BRIEF -
Copy word for word the lines of the records below, beginning at the one with "Motylia kapusta zapyla" and finishing at the one with "Lichen on a", ends included, but none of the pictures.

◇ ◇ ◇ ◇ ◇ ◇ ◇

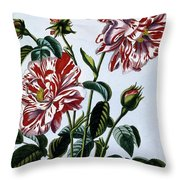 The Variegated Rose Of England Throw Pillow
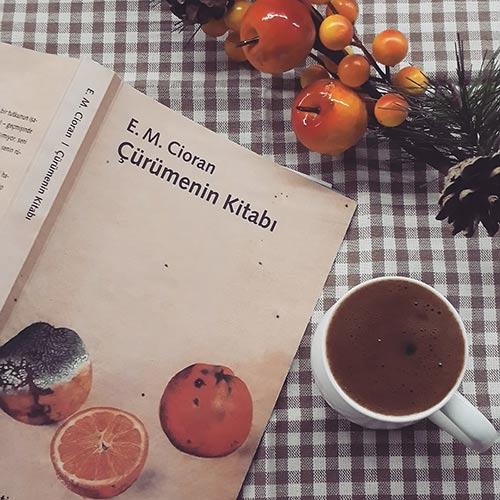 Çürümenin Kitabı Konusu Ne? – Emil Michel Cioran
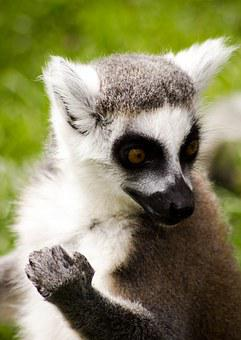 Ring Tailed Lemur, Madagascar, Wildlife, Lemur, Animal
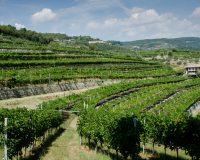 Vini-artigianali-Ca-La-Bionda (7)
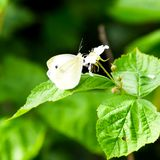 Motylia kapusta zapyla purpurowego kwiatu zdjęcie stock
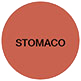 stomaco-copy
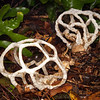 DSC_1891 White basket stinkhorn (Ileodictyon cibarius) starts as an egg from which the growing fruit-body bursts free and unfolds. The inside of the lattice-work of the basket is covered in brown spore mass, and smells of rotting meat, attracting blowflies which feed on the liquid and disperse the spores. The basket can also roll free from the egg and blow across the ground dispersing spores. Dunedin *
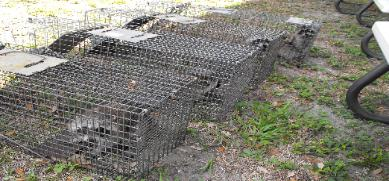 Raccoon trapping in Crystal Beach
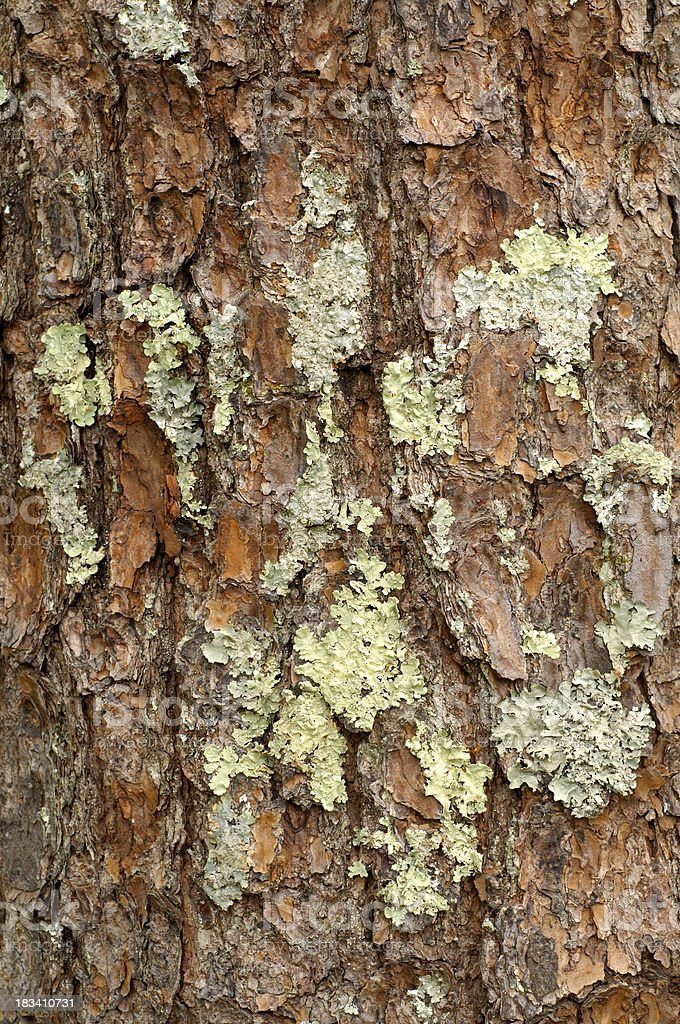 Lichen on a tree in Cade's Cove, Great Smoky Mountains stock photo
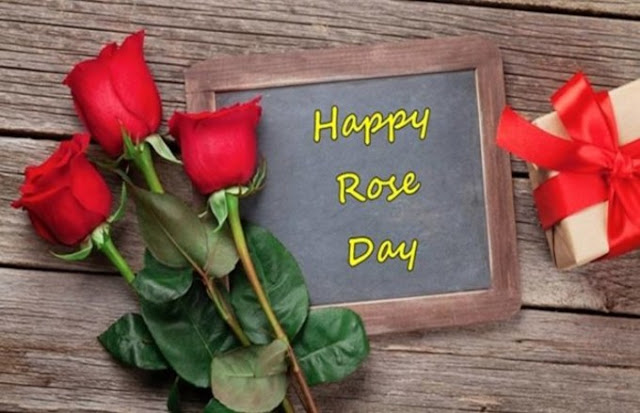 rose day,happy rose day,rose day status,rose day whatsapp status,happy rose day status,rose day special,rose day shayari,rose day video,rose day 2019,rose day status video,7 february rose day,rose day special status,7 february happy rose day,valentine day,rose day quotes,rose day song,rose day greetings,rose day 7 february 2019,rose day 7 february 2018,happy rose day whatsapp status, rose day,happy rose day,happy rose day images,rose day wishes,rose day whatsapp status,rose day image,happy rose day wishes,rose day images,7th february rose day,rose day video,rose day kab hai,happy rose day shayari,rose day quotes,when is rose day,happy rose day 2018,rose day status,rose day sms,rose day greetings,rose day videos,how to celebrate rose day,rose day special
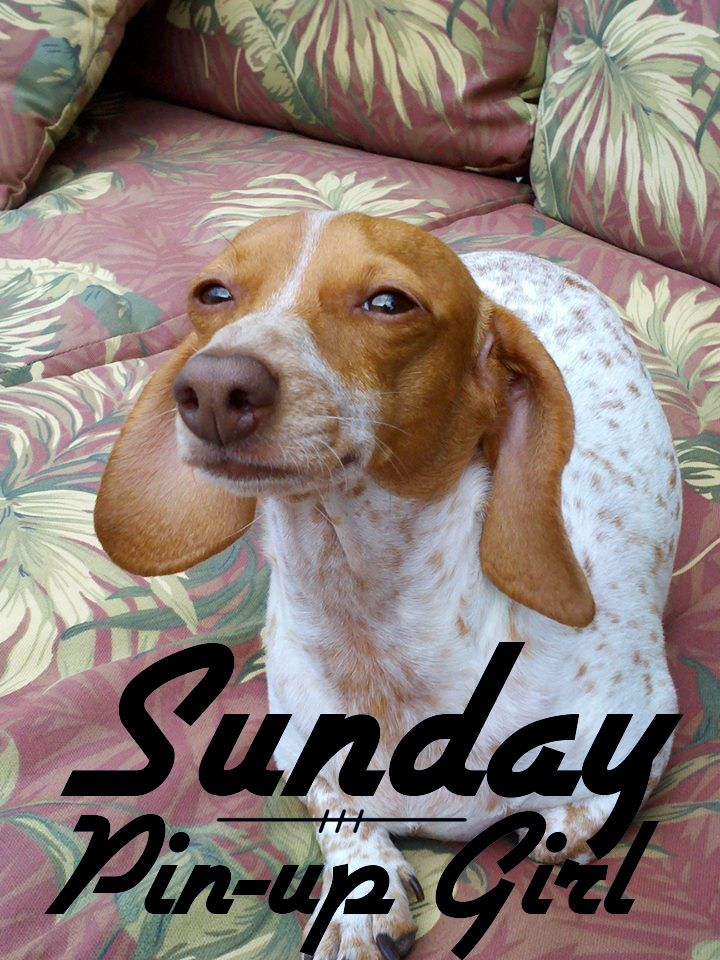 Today\'s Sunday Pin-Up Girl is Lily from Orlando, Florida. | Pets ...
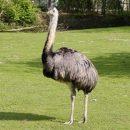 В казанском цирке страус атаковал зрителей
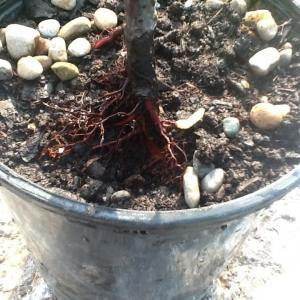 Peach Tree Borer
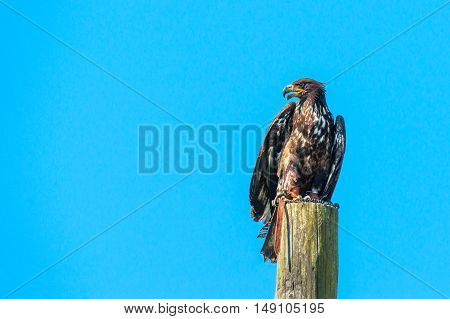 Haliaeetus Albicilla Eagle Sitiing On A Wooden Post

◇ ◇ ◇ ◇ ◇ ◇ ◇

TASK OUTPUT -
 Motylia kapusta zapyla purpurowego kwiatu zdjęcie stock
 stomaco-copy
 DSC_1891 White basket stinkhorn (Ileodictyon cibarius) starts as an egg from which the growing fruit-body bursts free and unfolds. The inside of the lattice-work of the basket is covered in brown spore mass, and smells of rotting meat, attracting blowflies which feed on the liquid and disperse the spores. The basket can also roll free from the egg and blow across the ground dispersing spores. Dunedin *
 Raccoon trapping in Crystal Beach
 Lichen on a tree in Cade's Cove, Great Smoky Mountains stock photo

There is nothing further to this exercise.